# Task instructions
Summarize the commentary on world conflict and the prospect of finding alien life in two sentences.

# Page extract
In Gaza, Palestinians and Israelis are lobbing rockets and missiles at each others’ homes.  In Syria and Iraq, Sunnis and Shiites are murdering and beheading each other.  In Africa, Boko Haram continues its campaign of religious-based slaughter and kidnapping.  In central Asia, sectarian and tribal animosities have produced a wave of bombings and violence.  And in central America, conditions apparently are so bad that tens of thousands of unaccompanied minors have traveled hundreds of miles in a bid to cross the border into the U.S.

That’s why the best news of the last week was the announcement by NASA scientists that they believe that, within 20 years, humans will be able to confirm the existence of alien life.  They believe that current telescope technology, and new devices like the Transiting Exoplanet Surveying Satellite that will launch in 2017 and the James Webb Space Telescope that will launch in 2018, will allow us to detect the presence of liquid water and indications of life on other moons and planets in our solar system and elsewhere in the universe.  Could the scientists be wrong?  Certainly . . . but the rapid advancements in planet discoveries and related detection technologies make their prediction plausible.

Science fiction writers have long posited that the discovery of alien life would have a unifying effect on the fractured world of humanity.  Such a discovery, they theorize, would cause humans to realize that the tribal, ethnic, religious, and political differences between them are trivial in comparison to the differences between humans and other intelligent life forms.  The ancient animosities would end and all of humanity would band together and venture out into the galaxy on vehicles like the starship Enterprise.

# Record extracts
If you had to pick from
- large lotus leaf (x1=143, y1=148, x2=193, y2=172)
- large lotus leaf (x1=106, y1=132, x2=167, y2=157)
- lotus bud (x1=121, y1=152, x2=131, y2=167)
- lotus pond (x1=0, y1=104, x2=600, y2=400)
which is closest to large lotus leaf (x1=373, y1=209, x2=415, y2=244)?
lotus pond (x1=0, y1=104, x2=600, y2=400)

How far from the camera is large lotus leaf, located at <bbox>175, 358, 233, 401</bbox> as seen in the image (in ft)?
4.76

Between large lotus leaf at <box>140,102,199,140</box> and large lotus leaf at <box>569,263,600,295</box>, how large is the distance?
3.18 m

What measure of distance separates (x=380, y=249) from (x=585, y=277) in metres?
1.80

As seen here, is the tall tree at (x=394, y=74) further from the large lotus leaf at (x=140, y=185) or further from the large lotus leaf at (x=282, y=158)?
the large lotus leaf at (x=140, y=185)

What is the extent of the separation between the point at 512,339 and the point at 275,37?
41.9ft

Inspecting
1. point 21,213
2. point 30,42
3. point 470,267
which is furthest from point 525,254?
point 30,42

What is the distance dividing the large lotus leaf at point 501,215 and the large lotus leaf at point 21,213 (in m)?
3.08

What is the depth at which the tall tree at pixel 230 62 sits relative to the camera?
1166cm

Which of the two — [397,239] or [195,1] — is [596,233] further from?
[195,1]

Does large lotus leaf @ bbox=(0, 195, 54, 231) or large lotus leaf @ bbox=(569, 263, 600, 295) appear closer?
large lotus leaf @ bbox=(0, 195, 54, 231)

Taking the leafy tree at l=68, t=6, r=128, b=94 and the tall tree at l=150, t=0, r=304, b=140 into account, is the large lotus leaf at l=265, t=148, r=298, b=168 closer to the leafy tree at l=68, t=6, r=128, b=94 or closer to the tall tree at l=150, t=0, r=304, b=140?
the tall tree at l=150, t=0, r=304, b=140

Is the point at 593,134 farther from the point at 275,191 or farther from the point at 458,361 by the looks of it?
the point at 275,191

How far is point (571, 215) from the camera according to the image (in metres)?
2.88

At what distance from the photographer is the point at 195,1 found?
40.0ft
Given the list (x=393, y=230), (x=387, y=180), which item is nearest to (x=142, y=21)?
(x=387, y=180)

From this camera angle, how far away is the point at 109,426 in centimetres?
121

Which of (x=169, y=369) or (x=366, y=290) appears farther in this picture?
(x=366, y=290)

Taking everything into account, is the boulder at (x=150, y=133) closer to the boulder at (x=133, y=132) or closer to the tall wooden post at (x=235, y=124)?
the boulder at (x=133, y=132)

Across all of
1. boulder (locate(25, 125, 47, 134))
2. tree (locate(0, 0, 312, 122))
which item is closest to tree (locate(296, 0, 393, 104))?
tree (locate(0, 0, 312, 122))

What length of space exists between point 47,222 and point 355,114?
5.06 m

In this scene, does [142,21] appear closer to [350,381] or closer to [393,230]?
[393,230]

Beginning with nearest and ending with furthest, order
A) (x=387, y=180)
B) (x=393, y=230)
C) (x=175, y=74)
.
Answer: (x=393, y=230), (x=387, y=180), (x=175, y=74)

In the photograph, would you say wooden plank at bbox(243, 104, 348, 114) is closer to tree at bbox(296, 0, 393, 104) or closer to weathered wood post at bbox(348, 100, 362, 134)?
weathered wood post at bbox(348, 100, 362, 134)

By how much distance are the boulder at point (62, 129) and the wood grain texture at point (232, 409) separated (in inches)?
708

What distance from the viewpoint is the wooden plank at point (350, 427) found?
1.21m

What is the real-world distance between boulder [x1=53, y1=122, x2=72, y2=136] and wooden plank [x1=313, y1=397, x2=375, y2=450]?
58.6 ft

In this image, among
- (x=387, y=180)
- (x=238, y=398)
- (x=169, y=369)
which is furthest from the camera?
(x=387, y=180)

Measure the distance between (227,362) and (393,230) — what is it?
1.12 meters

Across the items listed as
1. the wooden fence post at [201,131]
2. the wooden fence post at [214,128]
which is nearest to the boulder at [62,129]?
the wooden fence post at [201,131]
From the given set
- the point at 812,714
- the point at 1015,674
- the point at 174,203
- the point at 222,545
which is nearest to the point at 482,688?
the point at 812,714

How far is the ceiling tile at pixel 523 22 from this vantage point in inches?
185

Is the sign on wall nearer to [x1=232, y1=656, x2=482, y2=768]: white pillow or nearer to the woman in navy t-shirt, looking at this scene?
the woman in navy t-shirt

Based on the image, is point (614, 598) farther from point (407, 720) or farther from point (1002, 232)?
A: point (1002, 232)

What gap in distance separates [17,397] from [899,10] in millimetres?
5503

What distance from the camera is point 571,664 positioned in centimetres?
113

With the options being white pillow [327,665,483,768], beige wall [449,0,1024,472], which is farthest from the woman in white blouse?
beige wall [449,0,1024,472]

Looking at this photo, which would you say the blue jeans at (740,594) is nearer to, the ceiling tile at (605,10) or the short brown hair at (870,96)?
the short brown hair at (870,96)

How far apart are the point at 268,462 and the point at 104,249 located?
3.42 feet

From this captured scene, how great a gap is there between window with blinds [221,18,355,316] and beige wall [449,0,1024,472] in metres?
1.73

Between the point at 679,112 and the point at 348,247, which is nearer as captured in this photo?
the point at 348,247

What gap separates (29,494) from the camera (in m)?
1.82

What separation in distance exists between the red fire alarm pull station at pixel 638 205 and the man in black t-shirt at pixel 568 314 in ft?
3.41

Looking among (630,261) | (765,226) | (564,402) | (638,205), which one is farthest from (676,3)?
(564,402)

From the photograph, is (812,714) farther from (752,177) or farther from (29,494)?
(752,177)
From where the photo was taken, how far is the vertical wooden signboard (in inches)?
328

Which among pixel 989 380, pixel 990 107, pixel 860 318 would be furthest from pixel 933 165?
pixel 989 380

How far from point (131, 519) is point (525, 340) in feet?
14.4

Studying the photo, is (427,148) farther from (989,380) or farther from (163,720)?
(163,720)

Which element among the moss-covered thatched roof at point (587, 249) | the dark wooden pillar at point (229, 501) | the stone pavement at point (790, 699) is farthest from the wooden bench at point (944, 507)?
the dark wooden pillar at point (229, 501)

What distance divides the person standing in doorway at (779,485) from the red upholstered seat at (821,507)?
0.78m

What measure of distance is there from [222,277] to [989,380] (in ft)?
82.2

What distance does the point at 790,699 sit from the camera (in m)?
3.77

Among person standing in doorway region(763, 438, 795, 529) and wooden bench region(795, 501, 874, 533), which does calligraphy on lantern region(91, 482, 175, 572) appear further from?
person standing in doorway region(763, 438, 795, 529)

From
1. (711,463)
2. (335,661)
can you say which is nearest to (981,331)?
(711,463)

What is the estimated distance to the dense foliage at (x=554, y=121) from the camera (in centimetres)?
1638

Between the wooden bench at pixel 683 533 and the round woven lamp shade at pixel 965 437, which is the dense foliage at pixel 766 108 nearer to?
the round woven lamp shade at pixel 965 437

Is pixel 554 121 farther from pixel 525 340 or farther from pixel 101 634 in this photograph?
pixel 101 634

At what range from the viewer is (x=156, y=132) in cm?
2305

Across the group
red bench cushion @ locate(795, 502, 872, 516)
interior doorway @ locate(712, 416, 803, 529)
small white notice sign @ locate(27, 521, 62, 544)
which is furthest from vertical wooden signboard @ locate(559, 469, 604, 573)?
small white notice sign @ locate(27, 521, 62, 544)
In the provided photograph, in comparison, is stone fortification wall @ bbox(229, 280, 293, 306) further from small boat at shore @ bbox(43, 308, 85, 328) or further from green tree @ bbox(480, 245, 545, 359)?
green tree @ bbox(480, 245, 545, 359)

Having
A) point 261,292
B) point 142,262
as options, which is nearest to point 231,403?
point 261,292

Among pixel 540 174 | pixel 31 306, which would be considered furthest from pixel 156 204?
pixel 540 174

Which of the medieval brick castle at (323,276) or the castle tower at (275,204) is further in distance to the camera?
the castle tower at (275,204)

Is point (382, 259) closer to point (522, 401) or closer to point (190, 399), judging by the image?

# Answer for this exercise
With violence raging in Gaza, Syria and Iraq, Africa, and central Asia, and conditions in central America so bad that tens of thousands of unaccompanied minors have traveled toward the U.S. border, the best news of the past week was NASA scientists' prediction that humans will be able to confirm alien life within 20 years, aided by current telescopes and new instruments launching in 2017 and 2018. Science fiction writers have long suggested that such a discovery would unite humanity by showing that its tribal, ethnic, religious, and political differences are trivial compared with those between humans and other intelligent life forms.